Folk tales, folk song, folk legend and and folk lore have been with us since time immemorial and incorporate the primal archetypes of the collective unconscious and the folk wisdom of the human race. Very often these were passed down for millennia in oral form around primal campfires or tribal conclaves as "orature" before the invention of writing and the consequent evolution of "literature," later to be recorded or reworked in such immortal collections as "Aesop's Fables" of the 6th Century BC. In the 1700-1800's a new interest in folk tales arose in the wake of the Romantic Movement which idealized the natural wisdom of the common people, inducing the systematic efforts of scholars and writers to collect and preserve this heritage, as exemplified in such works as Sir Walter Scott's "Minstrelsy of the Scottish Border," (1802) Goethe's friend Johann Gottfried Herder's "Folksongs," (1779) and the "German Folktales" (1815) of "The Brothers Grimm"---Jacob and Wilhelm.
With the evolution of World Literature in our globalized modern world these enduring folk tales remain a continuing source of wisdom and delight. We encounter them as children in our storybooks and we gain the enhanced perspectives of maturity on them as we introduce them to our own children and grandchildren. Additionally, we have the opportunity to learn of the folk wisdom and genius of other peoples and civilizations which add to our own heritage as the common inheritance of mankind.
Thus World Literature Forum is happy to introduce such masterpieces of the genre as the "Panchatantra" of ancient India, similar to the animal fables of our own Western Aesop, the "Pali Jatakas," or fabled-accounts of the incarnations of Buddha on the path of Enlightenment, folk-tales of the Chinese Monkey-King Sun Wu Kong and his Indian prototype Hanuman from the Ramayana, and the Amerincian Coyote and Trickster Tales. Also presented is some of the history and evolution of the classics of our own Western heritage, whose origins may have slipped from memory, such as Charles Perrault's "Mother Goose" tales, La Fontaine's "Fables," and American Southern raconteur Joel Chandler Harris's "Tar Baby," derived from the African tales of the black slaves,and perhaps of earlier Indian origin.
AESOP---FATHER OF THE FOLK AND ANIMAL FABLE
Aesop's "Fables" (500 BC) were very popular in ancient Athens. Little is known of Aesop himself, though legends have it that he was very ugly and that the citizens of Athens purportedly threw him off a cliff for non-payment of a charity, after which they were punished by a plague. Most Europeans came to know the Fables through a translation into Latin by a Greek slave Phaedrus in Rome, which collected ninety-seven short fables became a children's primer as well as a model text for learning Latin for the next two millennia throughout Europe. An example is:
The Fox and the Crow
A Fox once saw a crow fly off with a piece of cheese in its beak and settle on a branch of a tree. "That's for me, as I am a Fox," said Master Reynard, and he walked up to the foot of the tree. "Good-day, Mistress Crow," he cried. "How well you are looking today: how glossy your feathers; how bright your eye. I feel sure your voice must surpass that of all other birds, just as your figure does; let me hear but one song from you that I may greet you as the Queen of Birds." The Crow lifted up her head and began to caw her best, but the moment she opened her mouth the piece of cheese fell to the ground, only to be snapped up by Master Fox. "That will do," said he. "That was all I wanted. In exchange for your cheese I'll give you a piece of advice for the future: 'Do not trust flatterers.'"

[Dataset entries]

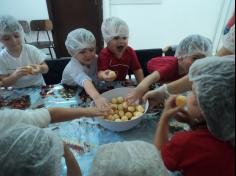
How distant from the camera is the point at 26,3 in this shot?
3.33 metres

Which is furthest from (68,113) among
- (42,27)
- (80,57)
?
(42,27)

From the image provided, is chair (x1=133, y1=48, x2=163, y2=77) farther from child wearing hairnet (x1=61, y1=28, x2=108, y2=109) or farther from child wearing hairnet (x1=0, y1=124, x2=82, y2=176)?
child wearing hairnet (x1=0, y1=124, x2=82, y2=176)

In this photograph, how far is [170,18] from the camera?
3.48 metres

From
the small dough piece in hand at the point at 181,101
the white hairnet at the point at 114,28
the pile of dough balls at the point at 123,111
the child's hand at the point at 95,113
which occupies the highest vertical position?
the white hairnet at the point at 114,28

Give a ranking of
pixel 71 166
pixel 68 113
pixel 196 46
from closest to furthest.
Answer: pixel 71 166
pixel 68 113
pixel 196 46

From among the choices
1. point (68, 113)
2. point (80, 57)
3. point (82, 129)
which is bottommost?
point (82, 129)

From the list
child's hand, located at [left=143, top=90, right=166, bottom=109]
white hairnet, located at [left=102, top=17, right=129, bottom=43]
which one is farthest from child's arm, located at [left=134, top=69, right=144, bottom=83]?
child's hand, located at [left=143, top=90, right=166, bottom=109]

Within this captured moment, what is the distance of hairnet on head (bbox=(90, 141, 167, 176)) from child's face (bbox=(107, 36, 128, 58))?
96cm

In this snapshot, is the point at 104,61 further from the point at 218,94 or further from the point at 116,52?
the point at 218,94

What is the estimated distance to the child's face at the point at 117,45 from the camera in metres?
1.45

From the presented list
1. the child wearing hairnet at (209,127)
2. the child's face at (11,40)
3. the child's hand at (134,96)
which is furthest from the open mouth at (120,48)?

• [Directions]:
• 1. In the text on folk tales, who translated Aesop's "Fables" into Latin?
• 2. Carry on the text about folk tales and fables, starting right after its final sentence.

• [Expected results]:
• 1. Phaedrus, a Greek slave in Rome, translated them.

• 2.
THE PANCHATANTRA---THE INDIAN AESOP
Sometime around 600 AD the enlightened King of Persia Nushirvan sent a delegation to India headed by the renown scholar Barzoye to obtain a copy of a book reputed to be replete with political wisdom. Barzoye visited the court of the most powerful king in India and at last obtained copies of not only that book but of many others. Fearful that the Indian king would take back the books, he quickly made copies and translated the works into Persian, or Pahlavi. On returning to the royal court in Persia Barzoya recited the works aloud to the King and court, who were so delighted they became Persian classics. Thus began the travels of the Panchatantra, which would be brought to Paris in the 1600's translated from the Persian into French, and from thence into all the modern European languages.
The Panchatantra, or "The Five Principles," is ascribed in India to a legendary figure, Vishnusharma, and is the most celebrated book of social wisdom in South Asian history. It is framed as a series of discourses for the education of royal princes, though like the Fables of the Greek Aesop, it utilizes the odd motif of talking animals--animal fables. Thus the core ethical problems of human existence such as the nature of trust and the limits of risk are entrusted to the wisdom of the beasts.
One of the most famous of the Aesopian animal fables of the Panchatantra is that of "The Turtle and the Geese." In the story two geese are close friends with a turtle in a pond named Kambugriva, but the pond is quickly drying up threatening all three with death. The geese resolve to fly away to a large lake and come to say good-bye to Kambugriva. He replies:
“Why are you saying good-bye to me? If you love me, you should rescue me from the jaws of death. For you when the lake dries up you will only suffer some loss of food, but for me it means death. What is worse, loss of food or loss of life?”
“What you say is true, good friend. We will take you with us: but don’t be stupid enough to say anything on the way.” The geese said. “I won’t” Kambugriva promised.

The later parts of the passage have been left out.